Z-Souls. In the DBU system, Z-souls are an independent trait that will rise and fall regardless of your character’s other aptitudes. A Z-soul indicates your character’s strengths, weaknesses, morality, dark sides, and dynamic qualities of their persona. It defines your character’s natural mannerisms, behavior, or disposition. Think of them as an alignment or strength of personality. A Z-soul should clearly reflect your character’s background, origin, or concept. Z-Souls can be used to contrast the outward nature of your character, and to create sources of conflict that make for excellent role-playing. You will work with your group and ARC to create a persona for your character. Below are two examples of Z-souls.

Hope (Z-Soul). Being hopeful means believing that evil and misfortune cannot prevail, no matter how grim things become. Not only do you believe in the ultimate triumph of morality and decency over malevolence, but you also maintain a steadfast belief in a greater sense of cosmic justice. All will turn out right in the end, and you mean to be around when it happens.

Pride (Z-Soul). Self-confidence runs amok. It is the belief that one’s every action is inherently accurate, even when it should be obvious that it is anything but. You refuse to back down when your decision or reputation is called into question, even when the evidence is clear that you are in the wrong. Your ego does not accept any outcome that suggests fallibility, and you are willing to see others suffer rather than admit that you’re wrong.

Alignment. In the Dragon World, alignment is something far more blatant and obvious than in other settings. Sensing energy usually allows a character to pick up on subtle hints of alignment, and there are certain items or abilities that can only be used by someone with a certain alignment! As such, when filling out your Z-Soul – you must select between Good, Neutral or Evil. This is the alignment of your character. Depending on your actions, this may change over time.
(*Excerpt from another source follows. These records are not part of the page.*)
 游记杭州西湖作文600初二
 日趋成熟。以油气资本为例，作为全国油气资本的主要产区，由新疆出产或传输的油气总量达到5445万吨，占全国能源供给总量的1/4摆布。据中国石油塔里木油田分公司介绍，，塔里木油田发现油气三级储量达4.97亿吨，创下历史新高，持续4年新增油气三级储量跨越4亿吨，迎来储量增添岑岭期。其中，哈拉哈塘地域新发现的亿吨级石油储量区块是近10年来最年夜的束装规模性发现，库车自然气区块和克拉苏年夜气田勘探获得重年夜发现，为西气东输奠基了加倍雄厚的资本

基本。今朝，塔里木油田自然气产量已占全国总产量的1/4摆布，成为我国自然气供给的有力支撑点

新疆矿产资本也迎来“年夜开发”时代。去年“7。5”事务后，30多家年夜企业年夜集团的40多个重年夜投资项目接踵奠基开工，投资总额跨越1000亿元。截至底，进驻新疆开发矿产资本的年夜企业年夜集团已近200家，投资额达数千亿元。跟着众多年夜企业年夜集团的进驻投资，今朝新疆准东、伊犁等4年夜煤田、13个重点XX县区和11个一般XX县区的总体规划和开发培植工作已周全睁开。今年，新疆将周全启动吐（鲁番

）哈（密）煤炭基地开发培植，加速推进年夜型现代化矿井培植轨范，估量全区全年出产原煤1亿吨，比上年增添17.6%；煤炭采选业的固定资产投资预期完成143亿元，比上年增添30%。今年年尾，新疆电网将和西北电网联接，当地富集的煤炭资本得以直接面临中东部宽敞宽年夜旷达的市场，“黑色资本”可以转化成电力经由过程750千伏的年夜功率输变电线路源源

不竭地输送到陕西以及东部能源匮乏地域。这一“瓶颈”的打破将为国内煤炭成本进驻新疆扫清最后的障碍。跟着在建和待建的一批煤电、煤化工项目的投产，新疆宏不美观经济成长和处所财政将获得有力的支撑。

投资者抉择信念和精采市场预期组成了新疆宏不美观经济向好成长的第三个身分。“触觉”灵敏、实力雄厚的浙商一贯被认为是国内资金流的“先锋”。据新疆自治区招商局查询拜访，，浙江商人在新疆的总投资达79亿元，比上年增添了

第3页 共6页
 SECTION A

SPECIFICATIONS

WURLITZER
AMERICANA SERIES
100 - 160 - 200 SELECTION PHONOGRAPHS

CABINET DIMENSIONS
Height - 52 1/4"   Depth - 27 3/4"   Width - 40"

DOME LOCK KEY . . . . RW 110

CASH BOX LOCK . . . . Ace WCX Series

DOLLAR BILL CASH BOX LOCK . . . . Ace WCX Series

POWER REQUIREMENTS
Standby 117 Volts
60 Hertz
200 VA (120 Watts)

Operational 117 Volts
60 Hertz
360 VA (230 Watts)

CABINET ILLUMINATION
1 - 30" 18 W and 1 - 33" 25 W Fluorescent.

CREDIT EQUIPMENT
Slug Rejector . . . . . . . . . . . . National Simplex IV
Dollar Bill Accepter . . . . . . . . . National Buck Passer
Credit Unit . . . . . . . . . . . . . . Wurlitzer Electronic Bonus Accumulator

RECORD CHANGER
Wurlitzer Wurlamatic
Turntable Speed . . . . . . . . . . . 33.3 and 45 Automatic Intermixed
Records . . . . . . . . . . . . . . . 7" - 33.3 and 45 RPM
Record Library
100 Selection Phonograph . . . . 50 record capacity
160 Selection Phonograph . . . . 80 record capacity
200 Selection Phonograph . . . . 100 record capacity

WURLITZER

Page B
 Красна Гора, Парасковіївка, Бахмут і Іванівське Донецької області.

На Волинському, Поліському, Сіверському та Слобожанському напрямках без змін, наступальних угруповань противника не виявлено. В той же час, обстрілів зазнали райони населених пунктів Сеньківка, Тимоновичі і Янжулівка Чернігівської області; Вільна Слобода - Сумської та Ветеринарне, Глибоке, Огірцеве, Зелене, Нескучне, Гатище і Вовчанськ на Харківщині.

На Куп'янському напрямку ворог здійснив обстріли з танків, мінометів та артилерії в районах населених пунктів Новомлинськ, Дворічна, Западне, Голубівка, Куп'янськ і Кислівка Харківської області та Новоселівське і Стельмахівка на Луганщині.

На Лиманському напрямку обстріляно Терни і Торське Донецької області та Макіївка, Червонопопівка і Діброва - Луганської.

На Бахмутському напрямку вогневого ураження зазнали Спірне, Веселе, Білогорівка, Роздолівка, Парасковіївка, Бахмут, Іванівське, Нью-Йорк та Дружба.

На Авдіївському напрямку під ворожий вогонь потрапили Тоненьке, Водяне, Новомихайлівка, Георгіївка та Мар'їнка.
Pure of Heart. Rather than being good or evil, characters can also have hearts that are pure. Pure-Hearted characters tend to be more naive and open than other characters but they are defined by being true to themselves with very little (if any) internal conflict. Although a good pure-hearted person may unknowingly do ‘evil’ acts or be forced to do so in certain circumstances, it does not make them any less pure or good… The definition for what is ‘Pure of Heart’ in their game is something that should be thought through by your ARC.


Karma Meter. A Z-soul has two primary functions. First, it establishes some abstract character trait that defines your character, to ensure your character isn’t just a piece of paper full of numbers. Second, it gives you and your group an incentive to properly role-play by giving bonuses to Combat Encounters.

Karma is rated from 0 to 10 and is the measurable, numerical value of your notable deeds. You can gain Karma by accomplishing particularly heroic or astonishing in-game deeds. Karma is generally gained through proper role-playing, or by accomplishing a special or important task that reaffirms your core persona. You can also lose Karma if you perform or act in a way that conflicts with your Z-soul. If your character chooses- or is forced- to act against their persona or personal judgment, they might lose a Karma Point. While in combat, you can NOT gain or lose more than 3 Karma during a single Combat Round.

If your Karma Points drop to 2 or lower, you will suffer from negative effects. If you only have 2 Karma Points, all dice rolls suffer a -1 penalty. With only 1 Karma Point, you will suffer a -2 to all dice rolls. At 0 Karma Points, you will suffer a -3 to all dice rolls, and all opponents gain Superiority against you. Being reduced to 0 Karma often indicates the drain of your mental and emotional resolve.

Starting Karma. When you create a character your Karma meter will start with 5 points. You can earn more points through role-playing and encounter rewards.

Spending Karma. You can employ Karma to modify in-game circumstances in your character’s favor. As you are rewarded and accumulate Karma, you can spend your points to gain temporary bonuses, special re-rolls, or passive advantages. Below are some varied examples that you can negotiate/trade your Karma to perform. Typically, in most events where you spend Karma, you will spend one point, although sometimes your ARC might require you to spend more than one.

  • You can add an extra die (d10) to any roll, even after the roll has already been made.
  • Surviving a fatal blow.
  • Repeat a Morale Saving Throw to resist the effects of animosity, a transformation side-effect.
  • Completely re-rolling a failed Skill Check to attempt to pass an important save.
  • Change your character’s position in the Initiative order, temporarily allowing you Strike an enemy before they Strike you.
  • To resist natural or unnatural compulsions, charm, mind control, or other such urges.
  • Simulate a Skill Proficiency for a Skill that you are not Proficient with.